(Stored records)

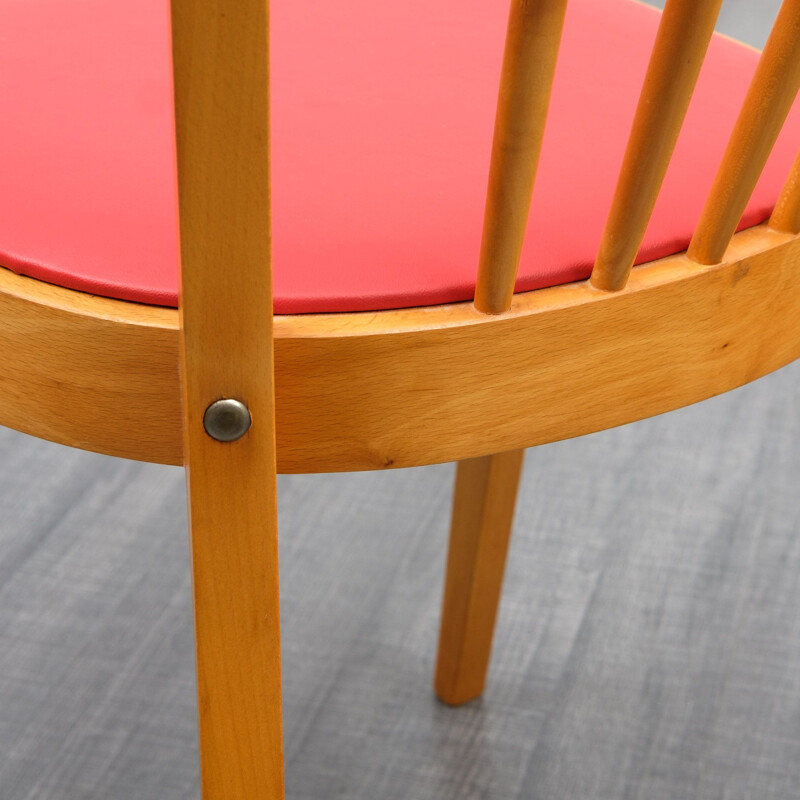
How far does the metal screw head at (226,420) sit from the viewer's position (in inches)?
13.2

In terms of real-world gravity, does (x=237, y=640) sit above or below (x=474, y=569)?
above

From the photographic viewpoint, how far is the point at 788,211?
0.43 m

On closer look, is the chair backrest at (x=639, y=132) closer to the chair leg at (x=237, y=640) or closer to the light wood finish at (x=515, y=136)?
the light wood finish at (x=515, y=136)

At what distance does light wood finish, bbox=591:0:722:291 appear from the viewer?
0.32m

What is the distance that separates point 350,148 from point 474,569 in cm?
40

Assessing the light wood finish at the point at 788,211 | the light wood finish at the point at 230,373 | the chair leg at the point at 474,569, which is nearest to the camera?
the light wood finish at the point at 230,373

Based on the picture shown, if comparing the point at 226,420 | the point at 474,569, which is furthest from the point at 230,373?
the point at 474,569

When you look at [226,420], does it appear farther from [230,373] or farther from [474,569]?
[474,569]

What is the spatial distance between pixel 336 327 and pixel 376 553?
2.05 feet

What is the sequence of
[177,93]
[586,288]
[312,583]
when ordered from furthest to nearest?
[312,583], [586,288], [177,93]

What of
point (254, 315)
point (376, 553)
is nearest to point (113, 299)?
point (254, 315)

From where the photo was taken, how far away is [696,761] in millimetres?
795

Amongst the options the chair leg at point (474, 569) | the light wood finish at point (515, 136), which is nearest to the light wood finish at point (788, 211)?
the light wood finish at point (515, 136)

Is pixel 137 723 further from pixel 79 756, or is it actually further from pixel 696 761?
pixel 696 761
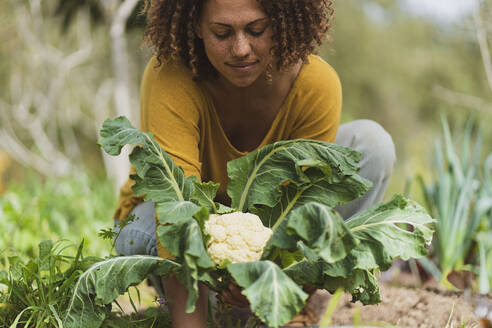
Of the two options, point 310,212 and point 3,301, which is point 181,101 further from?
point 3,301

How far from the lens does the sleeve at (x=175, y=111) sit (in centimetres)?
178

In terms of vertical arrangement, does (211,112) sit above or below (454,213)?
above

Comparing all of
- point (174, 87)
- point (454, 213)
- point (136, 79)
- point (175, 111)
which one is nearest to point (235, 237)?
point (175, 111)

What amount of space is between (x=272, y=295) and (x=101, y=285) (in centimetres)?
54

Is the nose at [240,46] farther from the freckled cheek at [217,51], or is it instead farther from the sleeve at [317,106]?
the sleeve at [317,106]

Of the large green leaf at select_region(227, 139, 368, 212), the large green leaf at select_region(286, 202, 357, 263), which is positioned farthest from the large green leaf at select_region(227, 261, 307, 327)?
the large green leaf at select_region(227, 139, 368, 212)

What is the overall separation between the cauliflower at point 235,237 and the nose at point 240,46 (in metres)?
0.54

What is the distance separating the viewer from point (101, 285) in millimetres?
1462

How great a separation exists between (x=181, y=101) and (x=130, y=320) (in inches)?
31.5

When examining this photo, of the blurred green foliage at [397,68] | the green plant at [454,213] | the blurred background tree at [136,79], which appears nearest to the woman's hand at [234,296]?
the green plant at [454,213]

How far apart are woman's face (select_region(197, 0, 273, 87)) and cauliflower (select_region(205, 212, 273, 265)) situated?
1.77 feet

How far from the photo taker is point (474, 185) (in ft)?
9.84

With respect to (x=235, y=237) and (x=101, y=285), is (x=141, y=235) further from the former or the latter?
(x=235, y=237)

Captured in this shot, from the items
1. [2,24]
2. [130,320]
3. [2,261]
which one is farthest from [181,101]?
[2,24]
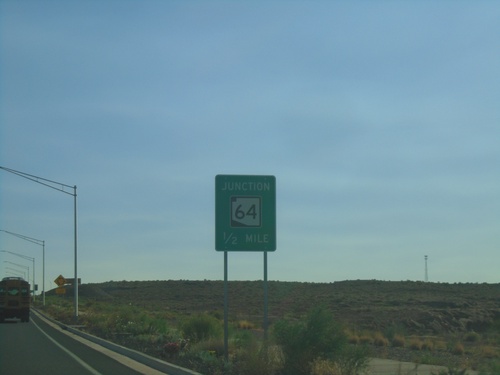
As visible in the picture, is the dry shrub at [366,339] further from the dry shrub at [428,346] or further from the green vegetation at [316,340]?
the dry shrub at [428,346]

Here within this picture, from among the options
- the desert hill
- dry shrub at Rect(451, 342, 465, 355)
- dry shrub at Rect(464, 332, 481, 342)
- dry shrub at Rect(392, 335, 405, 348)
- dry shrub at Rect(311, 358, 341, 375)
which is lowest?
the desert hill

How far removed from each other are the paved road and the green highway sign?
13.6ft

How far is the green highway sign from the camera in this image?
751 inches

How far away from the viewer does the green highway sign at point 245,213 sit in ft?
62.6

*Task to carry out*:
Print the complete listing exactly as it stands, without its pictures.

*Complete response*:
How far does the metal screw head at (226,420) sit from the viewer's position (in inches)?
13.2

In terms of real-world gravity, does (x=237, y=640) sit above or below (x=474, y=569)?
above

From the photographic viewpoint, how far is the point at 788,211?
0.43 m

On closer look, is the chair backrest at (x=639, y=132) closer to the chair leg at (x=237, y=640) or closer to the light wood finish at (x=515, y=136)?
the light wood finish at (x=515, y=136)

At what distance does light wood finish, bbox=591:0:722:291 appear from the viewer?
0.32m

What is the distance that separates point 350,148 from point 474,569 in cm?
40

Assessing the light wood finish at the point at 788,211 | the light wood finish at the point at 230,373 | the chair leg at the point at 474,569, which is nearest to the camera?
the light wood finish at the point at 230,373

Based on the picture shown, if comparing the point at 226,420 | the point at 474,569, which is furthest from the point at 230,373?
the point at 474,569

When you look at [226,420], does it appear farther from [230,373] or farther from [474,569]?
[474,569]

What is the spatial distance between pixel 336 327 and pixel 376 553?
2.05 feet

What is the sequence of
[177,93]
[586,288]
[312,583]
when ordered from furthest to nearest?
[312,583], [586,288], [177,93]

What of
point (254, 315)
point (376, 553)
is nearest to point (113, 299)?
point (254, 315)

From where the photo was taken, how far away is [696,761] in millimetres?
795

Amongst the options the chair leg at point (474, 569) | the light wood finish at point (515, 136), which is nearest to the light wood finish at point (788, 211)?
the light wood finish at point (515, 136)

Is pixel 137 723 further from pixel 79 756, or is it actually further from pixel 696 761?
pixel 696 761
Of the two options, point 310,212 and point 3,301, which is point 181,101 further from?
point 3,301

How far from the lens does the sleeve at (x=175, y=111) sit (in centimetres)?
178

In terms of vertical arrangement, does (211,112) sit above or below (454,213)?
above

Comparing all of
- point (174, 87)
- point (454, 213)
- point (136, 79)
- point (175, 111)
which one is nearest to point (235, 237)?
point (175, 111)

What amount of space is between (x=272, y=295) and (x=101, y=285) (in centimetres)?
54

Is the nose at [240,46] farther from the freckled cheek at [217,51], or is it instead farther from the sleeve at [317,106]?
the sleeve at [317,106]

Of the large green leaf at select_region(227, 139, 368, 212), the large green leaf at select_region(286, 202, 357, 263), which is positioned farthest from the large green leaf at select_region(227, 261, 307, 327)?
the large green leaf at select_region(227, 139, 368, 212)

What is the overall separation between the cauliflower at point 235,237 and the nose at point 240,46 (in metres)?
0.54

What is the distance separating the viewer from point (101, 285) in millimetres?
1462

How great a separation exists between (x=181, y=101) and (x=130, y=320) (in inches)?
31.5

When examining this photo, of the blurred green foliage at [397,68] | the green plant at [454,213] | the blurred background tree at [136,79], which appears nearest to the woman's hand at [234,296]?
the green plant at [454,213]

How far apart are woman's face (select_region(197, 0, 273, 87)) and cauliflower (select_region(205, 212, 273, 265)) situated?
1.77 feet

How far from the photo taker is point (474, 185) (in ft)?
9.84

With respect to (x=235, y=237) and (x=101, y=285), is (x=141, y=235) further from the former or the latter?
(x=235, y=237)

Captured in this shot, from the items
1. [2,24]
2. [130,320]
3. [2,261]
which one is farthest from [181,101]?
[2,24]
As visible in the picture, is the dry shrub at [366,339] further from the dry shrub at [428,346] or further from the green vegetation at [316,340]?
the dry shrub at [428,346]

Here within this picture, from among the options
- the desert hill
- dry shrub at Rect(451, 342, 465, 355)
- dry shrub at Rect(464, 332, 481, 342)
- dry shrub at Rect(392, 335, 405, 348)
- dry shrub at Rect(311, 358, 341, 375)
which is lowest?
the desert hill

How far removed from each other are the paved road and the green highway sign?
13.6ft

How far is the green highway sign from the camera in this image?
751 inches

How far away from the viewer does the green highway sign at point 245,213 sit in ft?
62.6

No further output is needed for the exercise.